## BEGIN Supplied text

John Doe, I v. Daniel Cummins
662 F. App'x 437
| 6th Cir. | 2016Background
- Two male University of Cincinnati students (Doe I and Doe II) were accused of sexual assault in 2014, found "responsible" by the university’s Administrative Review Committee (ARC), and received discipline (three-year suspension for Doe I; probation and requirements for Doe II). Both appealed, each was granted a new hearing, and adverse findings were ultimately affirmed on appeal by the university.
- Plaintiffs sued under 42 U.S.C. § 1983 for violations of Fourteenth Amendment due process (procedural defects, biased investigation/panel, limited cross-examination, counsel participation, burden of proof allocation) and asserted Title IX gender-discrimination claims against the university.
- The district court dismissed all claims; the Sixth Circuit reviewed de novo and addressed Eleventh Amendment issues, due-process (Mathews balancing), and Title IX (Yusuf framework).
- The Sixth Circuit held Eleventh Amendment did not bar prospective injunctive/declaratory relief against state officials and allowed such claims to proceed in theory, but affirmed dismissal on the merits.
- On due process, the court concluded plaintiffs received constitutionally sufficient process (notice, opportunity to present their case, modified cross-examination, appeals remedy) and that initial hearing defects were remedied by new hearings; alleged systemic bias and other procedural complaints did not establish a constitutional violation.

## END Supplied text
## BEGIN Input material

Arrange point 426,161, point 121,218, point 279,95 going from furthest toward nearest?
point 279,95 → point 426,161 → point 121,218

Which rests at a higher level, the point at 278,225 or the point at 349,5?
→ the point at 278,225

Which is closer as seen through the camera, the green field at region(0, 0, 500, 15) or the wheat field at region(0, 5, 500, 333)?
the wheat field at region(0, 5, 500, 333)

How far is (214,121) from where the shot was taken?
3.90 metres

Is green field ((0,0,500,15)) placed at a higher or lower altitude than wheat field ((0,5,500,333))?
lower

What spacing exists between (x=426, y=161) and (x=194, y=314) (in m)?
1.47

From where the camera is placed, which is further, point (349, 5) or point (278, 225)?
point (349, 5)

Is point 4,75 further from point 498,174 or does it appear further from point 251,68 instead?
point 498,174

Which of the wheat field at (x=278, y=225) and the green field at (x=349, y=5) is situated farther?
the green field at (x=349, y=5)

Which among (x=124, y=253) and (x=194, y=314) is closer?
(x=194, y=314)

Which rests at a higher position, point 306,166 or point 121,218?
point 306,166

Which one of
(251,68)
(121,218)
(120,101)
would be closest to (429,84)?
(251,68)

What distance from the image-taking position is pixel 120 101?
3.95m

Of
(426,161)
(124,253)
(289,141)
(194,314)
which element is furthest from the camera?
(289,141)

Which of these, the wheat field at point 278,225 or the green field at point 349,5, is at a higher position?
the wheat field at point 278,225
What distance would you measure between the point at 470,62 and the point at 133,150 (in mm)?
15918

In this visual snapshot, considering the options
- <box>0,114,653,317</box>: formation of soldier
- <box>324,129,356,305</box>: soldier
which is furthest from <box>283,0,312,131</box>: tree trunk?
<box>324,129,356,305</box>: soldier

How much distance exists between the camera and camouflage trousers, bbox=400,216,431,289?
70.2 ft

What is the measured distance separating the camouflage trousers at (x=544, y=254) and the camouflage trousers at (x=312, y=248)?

## END Input material

To-do list
(1) Return the passage of the case summary between "- Plaintiffs sued" and "on the merits.", inclusive, word for word.
(2) Rewrite the lines of the listing as a JSON list of strings, one string per line and blank lines omitted, starting at the line holding "How much distance" and running through the end of the listing, both ends included.
The case summary and the listing come from unrelated sources.

Solutions to each task
(1)
- Plaintiffs sued under 42 U.S.C. § 1983 for violations of Fourteenth Amendment due process (procedural defects, biased investigation/panel, limited cross-examination, counsel participation, burden of proof allocation) and asserted Title IX gender-discrimination claims against the university.
- The district court dismissed all claims; the Sixth Circuit reviewed de novo and addressed Eleventh Amendment issues, due-process (Mathews balancing), and Title IX (Yusuf framework).
- The Sixth Circuit held Eleventh Amendment did not bar prospective injunctive/declaratory relief against state officials and allowed such claims to proceed in theory, but affirmed dismissal on the merits.

(2)
[
  "How much distance exists between the camera and camouflage trousers, bbox=400,216,431,289?",
  "70.2 ft",
  "What is the measured distance separating the camouflage trousers at (x=544, y=254) and the camouflage trousers at (x=312, y=248)?"
]